Picture the last time you had a great meal. Maybe it was a five-star restaurant or simply one of your most talented family members. Still, that meal probably had three key elements that made it so memorable: great ingredients, quality tools, and epic presentation. Add in a recipe, and you have everything you need to recreate your own equally impressive dishes.

As it turns out, companies can dish out data insights with the same elements as that memorable meal you just imagined. Let’s explore how companies can leverage data analytics to serve up mouthwatering insights that keep customers coming back for more.

Data analytics needs the right ingredients.

First: The Ingredients

Your data analytics recipe is only as good as what you put into it. You only want the freshest, most quality data you can get to go into your data recipe, and there are three key places to get it.

Visit your own data garden

There is nothing so great as a sun-warmed piece of fruit picked right out of your own garden at peak freshness. Likewise, data a company has captured itself—otherwise known as “first-party data”— and harvested at just the right time is one of the best ways to supply a data recipe.

First-party data is a valuable resource for companies, coming from:

  • offline sources like sales calls and in-person events, onboarded into the digital realm
  • direct online sources like customer surveys or form fills
  • indirect online sources such a website activity or search queries

It offers a direct view into existing and potential customers with better control over privacy and compliance. And just like produce from a garden, a company knows exactly where it came from and what went into it.

“Barter” mutually beneficial ingredients

Sometimes your garden doesn’t produce the way you want, or you didn’t plant something you now need for a recipe. When you peek over to your neighbor’s yard, you see the exact ingredient you need. You walk over and offer some things from your garden and get the produce you need in return.

Second-party data is someone else’s first-party data. A company might need a particular type of data that it hasn’t captured, so it “barters” with another source to leverage that source’s first-party data.

Second-party data offers your company insights that can fill in gaps but still offers a measure of trust and “localness,” i.e., data curated and controlled.

Visit the supermarket

Sometimes neither you nor your neighbors have the ingredients you need. Sometimes, that ingredient is out of season or comes from a faraway environment. Now, you need to visit the supermarket to finish your ingredients list.

The supermarket is a bit like third-party data. The data, just like the food, comes from another source, and you can’t always verify exactly where or how. You pay for the data just like the food and can get just about anything you want.

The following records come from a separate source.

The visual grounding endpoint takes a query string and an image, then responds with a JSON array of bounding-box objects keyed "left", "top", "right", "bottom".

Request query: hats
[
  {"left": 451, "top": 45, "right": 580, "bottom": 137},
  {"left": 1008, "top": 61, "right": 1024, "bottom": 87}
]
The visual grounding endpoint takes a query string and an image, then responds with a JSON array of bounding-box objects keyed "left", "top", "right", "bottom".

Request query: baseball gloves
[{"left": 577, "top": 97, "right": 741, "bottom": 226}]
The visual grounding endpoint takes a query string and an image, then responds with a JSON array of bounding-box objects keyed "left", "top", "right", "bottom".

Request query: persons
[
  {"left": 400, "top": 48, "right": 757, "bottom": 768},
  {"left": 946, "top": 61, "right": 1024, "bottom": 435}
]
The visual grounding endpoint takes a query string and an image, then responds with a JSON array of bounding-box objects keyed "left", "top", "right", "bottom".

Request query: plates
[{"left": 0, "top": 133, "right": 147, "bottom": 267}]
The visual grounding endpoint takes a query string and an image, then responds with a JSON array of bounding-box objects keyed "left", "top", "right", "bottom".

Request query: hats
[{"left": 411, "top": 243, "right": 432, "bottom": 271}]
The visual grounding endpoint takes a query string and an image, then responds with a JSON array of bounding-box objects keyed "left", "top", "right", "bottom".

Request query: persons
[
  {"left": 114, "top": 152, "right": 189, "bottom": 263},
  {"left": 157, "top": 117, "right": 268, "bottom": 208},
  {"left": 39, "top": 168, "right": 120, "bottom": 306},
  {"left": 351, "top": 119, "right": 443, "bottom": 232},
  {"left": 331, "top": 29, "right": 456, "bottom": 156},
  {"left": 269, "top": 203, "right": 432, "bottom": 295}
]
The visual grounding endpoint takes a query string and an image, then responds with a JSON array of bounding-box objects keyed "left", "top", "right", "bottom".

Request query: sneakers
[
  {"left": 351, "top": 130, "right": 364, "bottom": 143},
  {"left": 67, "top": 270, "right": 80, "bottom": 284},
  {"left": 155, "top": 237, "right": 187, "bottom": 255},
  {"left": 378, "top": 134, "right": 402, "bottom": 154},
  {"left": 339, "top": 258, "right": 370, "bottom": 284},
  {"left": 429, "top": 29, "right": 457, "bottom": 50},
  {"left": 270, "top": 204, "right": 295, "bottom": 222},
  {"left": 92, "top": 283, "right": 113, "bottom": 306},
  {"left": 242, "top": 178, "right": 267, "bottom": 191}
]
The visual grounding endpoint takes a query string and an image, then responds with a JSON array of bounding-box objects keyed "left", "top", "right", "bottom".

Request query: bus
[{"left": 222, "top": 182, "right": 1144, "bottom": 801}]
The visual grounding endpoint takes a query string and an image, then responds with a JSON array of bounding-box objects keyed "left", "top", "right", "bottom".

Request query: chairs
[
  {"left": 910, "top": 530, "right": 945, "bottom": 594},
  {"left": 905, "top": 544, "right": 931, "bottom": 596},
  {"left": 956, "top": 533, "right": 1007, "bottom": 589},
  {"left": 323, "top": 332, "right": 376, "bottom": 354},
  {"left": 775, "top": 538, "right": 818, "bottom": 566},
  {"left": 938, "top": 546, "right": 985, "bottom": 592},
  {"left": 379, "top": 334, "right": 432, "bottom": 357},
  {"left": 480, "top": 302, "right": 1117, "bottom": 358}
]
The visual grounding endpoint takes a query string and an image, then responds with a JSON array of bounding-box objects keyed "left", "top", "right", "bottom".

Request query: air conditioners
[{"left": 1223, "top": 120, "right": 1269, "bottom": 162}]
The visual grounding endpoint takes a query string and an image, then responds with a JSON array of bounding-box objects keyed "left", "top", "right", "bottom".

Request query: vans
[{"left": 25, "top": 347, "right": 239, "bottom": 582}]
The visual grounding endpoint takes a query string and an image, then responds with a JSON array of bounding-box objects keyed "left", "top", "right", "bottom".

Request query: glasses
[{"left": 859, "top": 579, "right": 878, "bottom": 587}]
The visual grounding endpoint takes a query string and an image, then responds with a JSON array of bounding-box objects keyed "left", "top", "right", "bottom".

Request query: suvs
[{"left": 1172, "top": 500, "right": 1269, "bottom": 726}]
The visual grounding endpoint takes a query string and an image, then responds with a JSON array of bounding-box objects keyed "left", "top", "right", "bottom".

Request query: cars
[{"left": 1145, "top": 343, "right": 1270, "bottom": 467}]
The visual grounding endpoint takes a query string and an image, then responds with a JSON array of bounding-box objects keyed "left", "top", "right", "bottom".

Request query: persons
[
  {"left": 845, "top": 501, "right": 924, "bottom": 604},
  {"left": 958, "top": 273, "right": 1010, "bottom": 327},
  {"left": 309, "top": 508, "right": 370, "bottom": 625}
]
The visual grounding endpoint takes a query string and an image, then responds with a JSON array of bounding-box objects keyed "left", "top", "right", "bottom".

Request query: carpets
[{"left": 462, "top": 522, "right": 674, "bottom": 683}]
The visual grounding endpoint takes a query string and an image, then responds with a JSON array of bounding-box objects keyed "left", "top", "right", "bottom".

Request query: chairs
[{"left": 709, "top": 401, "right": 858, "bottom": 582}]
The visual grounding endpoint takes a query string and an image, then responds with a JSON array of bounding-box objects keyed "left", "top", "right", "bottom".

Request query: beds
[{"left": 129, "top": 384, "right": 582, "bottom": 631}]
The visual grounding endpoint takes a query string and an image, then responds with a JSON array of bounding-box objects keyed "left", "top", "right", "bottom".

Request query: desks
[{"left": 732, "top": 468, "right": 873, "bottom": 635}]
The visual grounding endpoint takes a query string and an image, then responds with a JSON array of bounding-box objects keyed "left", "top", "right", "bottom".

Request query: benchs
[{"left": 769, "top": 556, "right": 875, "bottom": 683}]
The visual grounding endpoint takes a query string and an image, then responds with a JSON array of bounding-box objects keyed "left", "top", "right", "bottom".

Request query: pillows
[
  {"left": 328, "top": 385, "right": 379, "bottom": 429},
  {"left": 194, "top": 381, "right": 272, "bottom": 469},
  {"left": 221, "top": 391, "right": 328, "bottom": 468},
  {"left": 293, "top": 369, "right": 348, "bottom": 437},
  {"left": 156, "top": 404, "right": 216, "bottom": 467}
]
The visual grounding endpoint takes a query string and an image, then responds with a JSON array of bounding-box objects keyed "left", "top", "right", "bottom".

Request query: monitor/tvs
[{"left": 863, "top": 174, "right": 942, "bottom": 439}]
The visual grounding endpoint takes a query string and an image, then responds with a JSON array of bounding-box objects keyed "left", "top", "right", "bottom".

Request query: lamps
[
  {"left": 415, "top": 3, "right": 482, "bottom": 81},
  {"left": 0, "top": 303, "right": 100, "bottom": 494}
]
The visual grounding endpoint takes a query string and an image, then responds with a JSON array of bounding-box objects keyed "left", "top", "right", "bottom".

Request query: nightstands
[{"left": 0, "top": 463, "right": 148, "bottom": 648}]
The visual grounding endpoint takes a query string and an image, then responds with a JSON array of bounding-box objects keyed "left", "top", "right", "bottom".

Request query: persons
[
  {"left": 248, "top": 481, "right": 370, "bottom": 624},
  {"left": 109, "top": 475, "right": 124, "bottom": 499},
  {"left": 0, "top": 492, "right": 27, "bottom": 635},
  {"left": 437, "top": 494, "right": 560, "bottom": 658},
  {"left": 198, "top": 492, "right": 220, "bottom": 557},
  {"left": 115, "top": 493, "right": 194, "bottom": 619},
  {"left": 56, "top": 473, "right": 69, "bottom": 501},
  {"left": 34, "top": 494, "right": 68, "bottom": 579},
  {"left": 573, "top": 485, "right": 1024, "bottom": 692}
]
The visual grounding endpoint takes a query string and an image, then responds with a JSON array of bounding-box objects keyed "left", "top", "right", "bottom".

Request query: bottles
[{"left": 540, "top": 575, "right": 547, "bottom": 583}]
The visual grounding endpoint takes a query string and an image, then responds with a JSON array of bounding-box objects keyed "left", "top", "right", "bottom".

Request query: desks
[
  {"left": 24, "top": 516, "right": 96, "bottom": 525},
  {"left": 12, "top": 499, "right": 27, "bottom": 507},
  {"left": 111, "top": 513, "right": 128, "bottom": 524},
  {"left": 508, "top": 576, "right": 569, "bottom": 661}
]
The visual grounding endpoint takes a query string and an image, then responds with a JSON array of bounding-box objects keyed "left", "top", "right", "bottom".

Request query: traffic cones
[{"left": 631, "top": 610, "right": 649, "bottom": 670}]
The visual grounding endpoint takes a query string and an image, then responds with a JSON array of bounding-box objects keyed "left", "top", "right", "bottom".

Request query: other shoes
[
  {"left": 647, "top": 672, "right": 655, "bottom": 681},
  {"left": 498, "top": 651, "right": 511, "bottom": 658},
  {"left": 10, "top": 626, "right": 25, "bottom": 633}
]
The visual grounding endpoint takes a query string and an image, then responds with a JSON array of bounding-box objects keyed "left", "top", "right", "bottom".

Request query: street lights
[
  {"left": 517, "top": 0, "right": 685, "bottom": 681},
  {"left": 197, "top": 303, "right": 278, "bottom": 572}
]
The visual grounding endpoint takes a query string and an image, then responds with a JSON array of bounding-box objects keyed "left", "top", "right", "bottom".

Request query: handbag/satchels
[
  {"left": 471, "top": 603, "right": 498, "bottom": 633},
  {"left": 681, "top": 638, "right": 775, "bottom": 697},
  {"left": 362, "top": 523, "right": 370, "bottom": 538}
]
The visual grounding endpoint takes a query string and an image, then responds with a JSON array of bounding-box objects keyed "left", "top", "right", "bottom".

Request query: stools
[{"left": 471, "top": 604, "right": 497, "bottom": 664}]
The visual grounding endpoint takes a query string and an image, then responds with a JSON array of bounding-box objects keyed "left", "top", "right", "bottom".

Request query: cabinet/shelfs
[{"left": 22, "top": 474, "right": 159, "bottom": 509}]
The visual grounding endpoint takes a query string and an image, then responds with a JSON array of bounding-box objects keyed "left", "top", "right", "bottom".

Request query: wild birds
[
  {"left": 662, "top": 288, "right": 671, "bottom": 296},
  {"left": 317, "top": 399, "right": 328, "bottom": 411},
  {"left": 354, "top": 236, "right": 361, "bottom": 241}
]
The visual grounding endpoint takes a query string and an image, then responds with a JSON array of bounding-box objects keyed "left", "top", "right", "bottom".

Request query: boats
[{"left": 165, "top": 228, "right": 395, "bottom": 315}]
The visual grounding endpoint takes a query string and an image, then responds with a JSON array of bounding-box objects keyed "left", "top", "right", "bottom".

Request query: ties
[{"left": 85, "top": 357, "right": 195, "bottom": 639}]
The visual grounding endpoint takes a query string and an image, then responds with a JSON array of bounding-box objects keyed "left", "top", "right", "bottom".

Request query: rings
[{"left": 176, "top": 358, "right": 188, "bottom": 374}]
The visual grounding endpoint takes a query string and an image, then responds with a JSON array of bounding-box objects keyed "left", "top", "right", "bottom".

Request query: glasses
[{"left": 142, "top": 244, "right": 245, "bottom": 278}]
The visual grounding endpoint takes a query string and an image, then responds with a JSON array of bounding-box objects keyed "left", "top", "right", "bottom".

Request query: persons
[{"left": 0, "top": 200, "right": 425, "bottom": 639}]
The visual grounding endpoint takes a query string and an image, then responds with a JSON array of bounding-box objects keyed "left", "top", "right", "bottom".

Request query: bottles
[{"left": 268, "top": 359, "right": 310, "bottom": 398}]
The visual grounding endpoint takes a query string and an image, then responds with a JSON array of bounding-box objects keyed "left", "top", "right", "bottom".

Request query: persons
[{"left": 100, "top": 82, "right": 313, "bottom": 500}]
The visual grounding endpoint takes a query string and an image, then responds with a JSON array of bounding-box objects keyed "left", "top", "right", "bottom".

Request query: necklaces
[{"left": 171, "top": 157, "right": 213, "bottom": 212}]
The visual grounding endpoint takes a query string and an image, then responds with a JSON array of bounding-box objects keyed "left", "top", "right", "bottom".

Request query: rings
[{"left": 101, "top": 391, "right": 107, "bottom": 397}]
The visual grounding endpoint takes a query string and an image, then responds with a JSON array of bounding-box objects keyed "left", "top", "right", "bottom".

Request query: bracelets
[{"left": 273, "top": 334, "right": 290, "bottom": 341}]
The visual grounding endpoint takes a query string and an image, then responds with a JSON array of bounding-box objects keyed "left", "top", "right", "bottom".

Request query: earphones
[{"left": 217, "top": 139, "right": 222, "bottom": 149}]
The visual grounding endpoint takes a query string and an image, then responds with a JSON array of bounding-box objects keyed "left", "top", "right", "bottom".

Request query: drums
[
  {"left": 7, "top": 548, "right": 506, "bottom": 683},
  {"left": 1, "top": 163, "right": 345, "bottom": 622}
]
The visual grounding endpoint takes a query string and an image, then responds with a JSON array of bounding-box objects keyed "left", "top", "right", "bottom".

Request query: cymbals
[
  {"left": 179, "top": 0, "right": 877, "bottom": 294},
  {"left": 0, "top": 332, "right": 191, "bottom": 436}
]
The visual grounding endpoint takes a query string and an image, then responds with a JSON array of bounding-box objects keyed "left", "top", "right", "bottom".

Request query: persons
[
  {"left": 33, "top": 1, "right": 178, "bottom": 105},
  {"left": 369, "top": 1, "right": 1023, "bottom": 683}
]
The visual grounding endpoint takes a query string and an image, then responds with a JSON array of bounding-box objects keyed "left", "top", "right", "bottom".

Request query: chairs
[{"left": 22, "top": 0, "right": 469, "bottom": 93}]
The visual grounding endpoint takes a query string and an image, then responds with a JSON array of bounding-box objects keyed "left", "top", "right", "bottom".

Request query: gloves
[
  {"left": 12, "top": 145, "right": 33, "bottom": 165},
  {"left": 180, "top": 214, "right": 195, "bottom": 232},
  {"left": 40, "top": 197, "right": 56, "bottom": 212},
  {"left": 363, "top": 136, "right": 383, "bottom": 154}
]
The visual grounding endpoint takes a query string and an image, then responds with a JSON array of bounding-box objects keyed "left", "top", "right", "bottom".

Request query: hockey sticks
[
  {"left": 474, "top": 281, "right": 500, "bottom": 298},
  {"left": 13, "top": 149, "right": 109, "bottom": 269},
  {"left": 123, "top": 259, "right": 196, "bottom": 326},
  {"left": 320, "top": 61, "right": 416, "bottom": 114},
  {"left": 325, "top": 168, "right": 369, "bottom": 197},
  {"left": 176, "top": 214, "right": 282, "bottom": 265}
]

The trade is that sometimes the data is lower quality than what the company can capture itself. Sometimes, it’s not exactly the right type of data. However, it fills important gaps and, with some testing, can finally finish the recipe.

Second: The cookware

Great tools make recipes come together with greater ease. In data, these tools include algorithms to help “cook” data to bring it into a form that humans can digest. These algorithms process data and bring clear insight into focus.

Tools also include software designed for a variety of purposes. Some software makes it easy to tweak analytics just like you’d adjust the temperature on an oven or adjust a timer. Others make visualization easier.

Some common data analytics tools include:

  • Excel
  • Power BI
  • Artificial Intelligence tools
  • Python-based tools

And many others. The tools companies use depend a lot on their preferred style of cooking with data and the goals they have.

Quality data pipelines support strong data analytics.

Third: The recipe

Once you have all your data ingredients in place, you’re ready to follow the recipe to create the finished product. Recipes include data pipelines and algorithms that help make sense of data from multiple sources.

With a recipe, companies can put data on the table in a consumable form. In the beginning, companies may stick to a strict pipeline created for them by an in-house team or SaaS service, but soon, companies will be able to tweak the process on the fly for their needs.

Finally: The presentation

Once a company has created its meal, the presentation is the final step. Data analytics makes it easier for humans to consume the insights that data provides. Think of it like this.

You can buy a hot dog from any stand on the corner, but would you go out of your way to visit that stand again? Small chance. Would you take a first date to that hot dog stand? Smaller chance. Would you pay top dollar for that hot dog and go out of your way to alter your behavior to visit the stand regularly? Not a chance.

The restaurants draw you in have great presentation. There’s even a verb for it: to “plate” food. Data should be presented in the same way. Data analytics brings out the elements of the insight that are important and tells the story. You can toss numbers out and hope for the best, or you can “plate” the data and showcase the story.

Support end-to-end quality data analytics for five-star insights.

Mastering Data from Ingredients to Plate

Your data can be just as exciting, comforting, and life-giving as a great dish of food can be. Once you have the ingredients you need, good tools that help you reach your goals, and the right presentation, you’ll be able to use data to create something great. It’s time to think like a chef does with his or her prize recipes—and offer your company the type of five-star insights that delight and keep people coming back for more.